Confcommercio: ripresa lenta, Sud paga tassa criminalità
Stima Pil 2010 +0,8%. Sangalli: meridione deve segnare il goal della crescita
12 marzo, 16:32CERNOBBIO (COMO) - La ripresa c'é ma "é lenta e fragile": è soprattutto il Sud che "deve segnare il goal della crescita". Così Carlo Sangalli, presidente della Confcommercio, il cui ufficio studi ha rivisto al ribasso le previsioni di aumento del Pil italiano nel 2010: +0,8%, con consumi delle famiglie che saliranno ancora meno velocemente: il rialzo sarà solo dello 0,6% quest'anno.

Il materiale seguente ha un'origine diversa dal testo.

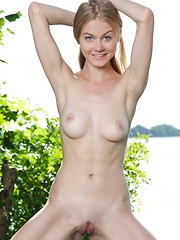 With her pretty girl-next-door allure, Nancy A is a delightfully refreshing view as she enthusiastically poses by the lake, showcasing her beautiful nubile body. - Erotic and nude pussy pics at GirlSoftcore.com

"I segnali di ripresa vanno irrobustiti puntando su Pmi, servizi e turismo - spiega Sangalli in avvio del Forum di due giorni organizzato a Cernobbio, sul lago di Como, dall'associazione dei commercianti - oltre che sul ruolo che deve giocare il Sud: è il Mezzogiorno che deve segnare il goal della crescita". In tal senso vanno colte "le potenzialita del progetto della Banca del Mezzogiorno che potrà contribuire ad un riequilibrio nazionale" con lo sviluppo del credito nel meredione d'Italia. Ma sulle aziende del Sud pesa una 'extra imposta' che "nessuna impresa, probabilmente da nessuna parte del mondo, può permettersi", afferma l'associazione. E' quella della contraffazione, dell'abusivismo e, soprattutto, della criminalità , che costa alle imprese dei servizi, del commercio e del turismo del Meridione quasi l'8% del reddito prodotto. "Calcolando i costi diretti - spiega l'ufficio studi Confcommercio - come le spese di contrasto sostenute privatamente, gli esborsi per le cure dovute a ferimenti negli atti criminosi subiti, spese per il ripristino dai danneggiamenti e per le assicurazioni, emerge in tutta Italia una spesa per il settore di 8,7 miliardi di euro, il 4,2% del valore aggiunto. Per le imprese del Sud il costo in rapporto al reddito prodotto è del 7,8%", pari a 3,5 miliardi di euro bruciati e una perdita media per impresa di 5.374 euro all'anno.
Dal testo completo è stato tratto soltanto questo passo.